Ingredients:
- 1.5 cups fresh or frozen cranberries
- 0.25 cup raw honey
- 1 tbsp freshly squeezed orange juice
- 1 tsp orange zest
- 0.5 tsp fresh thyme leaves
- 1 sheet frozen puff pastry, thawed
- 8 oz triple-cream Brie cheese, chilled
- 0.25 cup chopped walnuts
- 1 sprig fresh rosemary
- 0.5 tsp flaky sea salt
Instructions:
- In a small saucepan over medium heat, combine the cranberries, honey, and orange juice. Simmer until the berries burst and the liquid reduces into a thick glaze. Stir in the thyme and orange zest, then remove from heat to cool completely.
- Unfold the chilled puff pastry on a lightly floured surface. Using a pizza cutter, slice the sheet into 24 even squares. Press each square gently into the wells of a 24-count mini muffin tin and refrigerate.
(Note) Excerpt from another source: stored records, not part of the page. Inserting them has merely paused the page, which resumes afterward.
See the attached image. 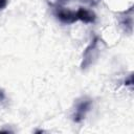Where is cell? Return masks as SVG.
Masks as SVG:
<instances>
[{
  "label": "cell",
  "instance_id": "cell-1",
  "mask_svg": "<svg viewBox=\"0 0 134 134\" xmlns=\"http://www.w3.org/2000/svg\"><path fill=\"white\" fill-rule=\"evenodd\" d=\"M103 42L99 37H94L93 40L90 42V44L86 47V49L83 52V59L81 63L82 69L88 68L90 65L94 63V61L98 58L100 50L103 48Z\"/></svg>",
  "mask_w": 134,
  "mask_h": 134
},
{
  "label": "cell",
  "instance_id": "cell-2",
  "mask_svg": "<svg viewBox=\"0 0 134 134\" xmlns=\"http://www.w3.org/2000/svg\"><path fill=\"white\" fill-rule=\"evenodd\" d=\"M91 105H92L91 99L86 97V96L77 99L76 103H75L74 112L72 114V120L74 122H81L85 118L86 114L90 111Z\"/></svg>",
  "mask_w": 134,
  "mask_h": 134
},
{
  "label": "cell",
  "instance_id": "cell-3",
  "mask_svg": "<svg viewBox=\"0 0 134 134\" xmlns=\"http://www.w3.org/2000/svg\"><path fill=\"white\" fill-rule=\"evenodd\" d=\"M53 14H54L55 18L63 24H72L77 21L75 10H71L69 8H66V7H63L60 5H57L54 7Z\"/></svg>",
  "mask_w": 134,
  "mask_h": 134
},
{
  "label": "cell",
  "instance_id": "cell-4",
  "mask_svg": "<svg viewBox=\"0 0 134 134\" xmlns=\"http://www.w3.org/2000/svg\"><path fill=\"white\" fill-rule=\"evenodd\" d=\"M75 12H76L77 21H82V22H84L86 24H89V23H94L95 20H96V16H95L94 12H92L89 8L80 7Z\"/></svg>",
  "mask_w": 134,
  "mask_h": 134
},
{
  "label": "cell",
  "instance_id": "cell-5",
  "mask_svg": "<svg viewBox=\"0 0 134 134\" xmlns=\"http://www.w3.org/2000/svg\"><path fill=\"white\" fill-rule=\"evenodd\" d=\"M119 24H120L121 27H124V29H125L126 31H128L129 34L132 32V29H133V14H132V6L129 7L128 10L122 12V14L120 15Z\"/></svg>",
  "mask_w": 134,
  "mask_h": 134
},
{
  "label": "cell",
  "instance_id": "cell-6",
  "mask_svg": "<svg viewBox=\"0 0 134 134\" xmlns=\"http://www.w3.org/2000/svg\"><path fill=\"white\" fill-rule=\"evenodd\" d=\"M81 1L88 4V5H96L100 0H81Z\"/></svg>",
  "mask_w": 134,
  "mask_h": 134
},
{
  "label": "cell",
  "instance_id": "cell-7",
  "mask_svg": "<svg viewBox=\"0 0 134 134\" xmlns=\"http://www.w3.org/2000/svg\"><path fill=\"white\" fill-rule=\"evenodd\" d=\"M8 3V0H0V12L3 10Z\"/></svg>",
  "mask_w": 134,
  "mask_h": 134
},
{
  "label": "cell",
  "instance_id": "cell-8",
  "mask_svg": "<svg viewBox=\"0 0 134 134\" xmlns=\"http://www.w3.org/2000/svg\"><path fill=\"white\" fill-rule=\"evenodd\" d=\"M58 1H68V0H58Z\"/></svg>",
  "mask_w": 134,
  "mask_h": 134
}]
</instances>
- Cut the chilled Brie into 24 small 1-inch cubes, keeping the rind intact for structural integrity. Place one cube into each pastry-lined well.
- Top each Brie cube with a small spoonful of the cooled cranberry reduction and a piece of walnut.
- Bake in a preheated 200°C (400°F) oven for 15 minutes until the pastry is deep golden and the cheese is bubbling.
- Garnish with fresh rosemary and a pinch of flaky sea salt before serving.